Solomon Northup’s story firstly relates to Coates’ account on the harsh realities of the slave trade. The white brutality, the loss of hope, and the theme of surviving but not living both shows itself prominently in both the movie and Coates’ excerpt. Solomon Northup’s account talks about how awfully the enslaved people were treated when they are forced to be on a plantation. Many of them were brutally beaten for no reason, Northup was almost once stabbed by his drunken slave owner, and food was so scarce, and disgusting, that Solomon did not know which was better, to starve to death, or to eat. All of this has been placed upon African people by whites. This relates to some of the themes that we are discussing in Humanities Core such as racism and racecraft. Essentially, the white person, in this case the white slave owner placed this idea of race, and assumption of “biological differences” on the black person. Similar to what we learned in class, race is not biological. Yet a part of what this movie deals with is that there are inherent differences between the black and white body, and that this inherent biological difference places black people below them. There are many scenes where the white slave owner essentially uses Solomon Northup as a pathway to release his anger and frustration on, or to blow off some steam after a fight with his wife. In this way, Epps, Solomon’s slave owner, is assuming that Northup is more like a punching bag rather than a person, which support Dr. Block’s idea of a white people inferring that there is a biological difference, when race really has nothing to do with biology.

Furthermore, the treatment of women in this movie definitely relates to Dr. Block’s lecture on the Gender Frontier, as this idea of ethnographic voyeurism can be related to the way many slave owners saw the slaves who worked for them, particularly the women slaves.
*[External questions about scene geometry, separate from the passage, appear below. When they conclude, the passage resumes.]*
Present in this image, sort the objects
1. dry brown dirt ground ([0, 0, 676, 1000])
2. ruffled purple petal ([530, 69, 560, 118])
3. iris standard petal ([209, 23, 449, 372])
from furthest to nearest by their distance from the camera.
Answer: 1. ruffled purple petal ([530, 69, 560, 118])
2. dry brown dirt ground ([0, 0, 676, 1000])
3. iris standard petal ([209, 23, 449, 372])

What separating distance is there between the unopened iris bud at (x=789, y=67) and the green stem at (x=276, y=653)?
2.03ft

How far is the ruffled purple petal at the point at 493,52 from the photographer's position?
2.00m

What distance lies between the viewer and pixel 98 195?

This is demonstrated through the lens in which Edwin Epps interpreted Patsey played by Lupita Nyong’o. He gives her somewhat revealing clothing to wear, and rapes her constantly. The first time when she tried to protest, he beats her, and the next few times when she was to weak and limp to protest, he took that as a sign of him being welcome to assault her. In this view, the European colonizer is looking at the woman and placing these identities and assumptions on her from his own lens. He sees her from his perspective without any consideration of her beliefs and what she wants. Furthermore, this idea of savagery vs. civilization is seen in the treatment and beliefs of the slave owner. He sees himself as apart of this group of “civilized” people, and apart of why he took advantage of Patsey was because he saw her as apart of this “savage” world that needed to be civilized, when in reality this was not needed at all.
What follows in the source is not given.